Le Sèrvan eu l’air visiblement surpris et châtié par cette affirmation, confirmant à Rowan que comme il s’en était douté, le garçon si obnubilé par les cours de combat et méprisant envers ses camarades de classe, ne savait même pas qui il avait combattu le duel d’avant.
Et on pouvait dire beaucoup de choses du dugelezh Breizh – mais pas qu’ils ne savaient ce qu’était la guerre, pas eux qui devaient faire face aux Fléaux tellement plus souvent que le reste du royaume !
Sa double défaite, additionné à l’énormité qu’il avait osé dire à Rowan, avaient finalement semblé mettre un peu de plomb dans la cervelle à Vinzans. S’il avait toujours tendance à montrer un manque d’intérêt certain pour la magie, il n’était plus aussi ouvertement méprisant à propos de celle-ci qu’avant…
En revanche, l’adolescent restait un fan de combat, et ne manquait pas une occasion de défier Rowan en duel, prenant comme un insulte personnelle le fait que l’autre se refuse à le considérer comme un rival.

De l’opinion personnelle du Faë, Vinzans était peut-être l’enfant à problème le plus bruyant de leur promotion – ce n’était certainement pas le pire.
Non, cet honneur douteux revenait à Louise d’Orléans, plus jeune fille du roi Louis-Philippe II, et peste incontestée.
La princesse avait été élevée loin des bals et réceptions de la noblesse, ayant hérité d’une haute magie si puissante qu’enfant, cela avait eu des répercutions sur sa santé – et elle usait et abusait de cette supposée fragilité. Mais Rowan, comme la plupart des élèves un tant soit peu portés sur la biomagie(47), savait bien que bien le phénomène existe, la seule raison pour laquelle il perdurait au-delà de la première décennie du malade était tout simplement un manque d’activité physique.
En d’autres termes la petite princesse, favorite de son père, était paresseuse et n’avait fait aucuns efforts pour rendre son corps plus endurant à sa propre magie.
Rowan trouvait cette paresse assez déplaisante venant d’un membre de la haute noblesse, d’autant plus un membre royal.
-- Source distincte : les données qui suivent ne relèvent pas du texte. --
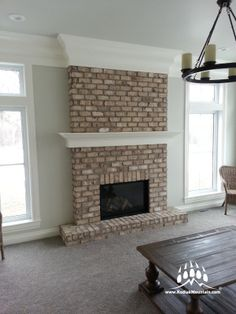 Here is the final version of Topaz Masonry's gorgeous fireplace in Raymond Alberta Canada. This fireplace was made with Cherokee Brick's Augusta color. www.KodiakMountain.com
La seule raison pour laquelle les Orléans étaient restés sur le trône après la révolte de 1830 demeurait, après tout le fait que la révolution de 1789 et le Directoire avaient prouvés à quel point les nobles, en leur qualité de magi, étaient essentiels en tant que protecteurs du pays.
Si elle n’était pas capable d’accomplir le devoir de protection que partageait tous les nobles non pas par manque de capacité, mais par paresse– méritait-elle seulement son titre ?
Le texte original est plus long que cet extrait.